## [Texte extrait]
Pour cela, il découvre l’importance de la formation. Il suit les cours itinérants de formation agricole à Chantonnay. Ces cours seront à l’origine, par la suite, des Centres d’Etudes Techniques Agricoles (CETA) dans les années 1950.

La rencontre avec la Jeunesse Agricole Catholique (JAC) sera déterminante pour son parcours de vie. Il y découvre l’importance de lier la réflexion et l’action. Cela va lui donner « des perspectives d’action insoupçonnées en direction des jeunes de son âge ». Ce sera pour lui une source permanente de création et d’organisation sur le plan professionnel, des loisirs, de la famille.
Mais aussi, il lui faut vivre la contradiction entre la soumission et le fatalisme du catholicisme traditionnel et le souci de prendre en main l’avenir professionnel, social et aussi d’exprimer la foi sous un autre mode que celui d’une foi immobile, conservatrice et traditionnelle de la religion et l’invention de nouvelles formes de l’expression de la foi. « Ces perspectives contrastaient singulièrement avec le climat religieux auquel nous étions habitués : pratique religieuse complètement coupée de la vie pour de nombreux catholiques ; pratique religieuse d’un côté, vie profane de l’autre. Pour résumer, continuait-il, je dirais simplement qu’à partir de la JAC, la religion chrétienne m’apparaissait sous un jour nouveau, plus dynamique et surtout plus enthousiasmante que la forme de religion que j’avais connue jusque-là. »

## [À faire]
1: Répondez aux questions suivantes d'après le passage sur la formation agricole et la JAC :
(a) Dans quelle localité suit-il les cours itinérants de formation agricole ?
(b) À quoi ces cours seront-ils à l'origine dans les années 1950 ?
(c) Qu'apprend-il à la JAC sur le rapport entre la réflexion et l'action ?
2: Reprenez le passage sur la formation agricole et la JAC là où il s'arrête et poursuivez-le.

## [Les données]
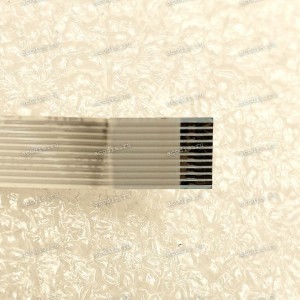 FFC шлейф 10 pin прямой, шаг 0.5 mm, длина 646 mm Acer G206HL (p/n: R0460-2810-0031)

## [Réponses fournies]
1:
(a) À Chantonnay.
(b) Aux Centres d'Etudes Techniques Agricoles (CETA).
(c) Il y découvre l'importance de lier la réflexion et l'action.

2:
Ce bouillonnement d’idées et d’initiatives lui apprend à « dégager un ordre de priorité et de mettre l’économie, la technique au service de l’homme et non pas au service du profit. » Le travail en équipe joue évidemment un grand rôle. « L’ardeur des uns est toujours modérée par la raison des autres. » Ceci lui fait allier la sagesse et l’enthousiasme. Il puise dans cette formation de la JAC l’envie et la nécessité d’être acteur de son développement et non un exécutant, sans participer aux décisions prises. Il sera de ce fait mal à l’aise dans l’expression traditionnelle de la foi à cause de cette impossibilité de participer, d’aller de l’avant. Il reprochera à la Jeunesse Agricole Catholique Féminine (JACF) de ne pas suffisamment travailler à l’émancipation des femmes.

 

Le temps des épreuves.

 

Elles ne lui furent pas épargnées.

Elie a connu la mobilisation en 1940, alors que l’armée française est en déroute. Il fera route vers Bordeaux où il sera emmené dans un chantier de jeunesse. Revenu à la maison, il se marie en 1942. Il est ensuite « rappelé sous les drapeaux » en 1945, Il s’agit de faire nombre et montrer que l’armée française existe bien, afin de peser sur les négociations.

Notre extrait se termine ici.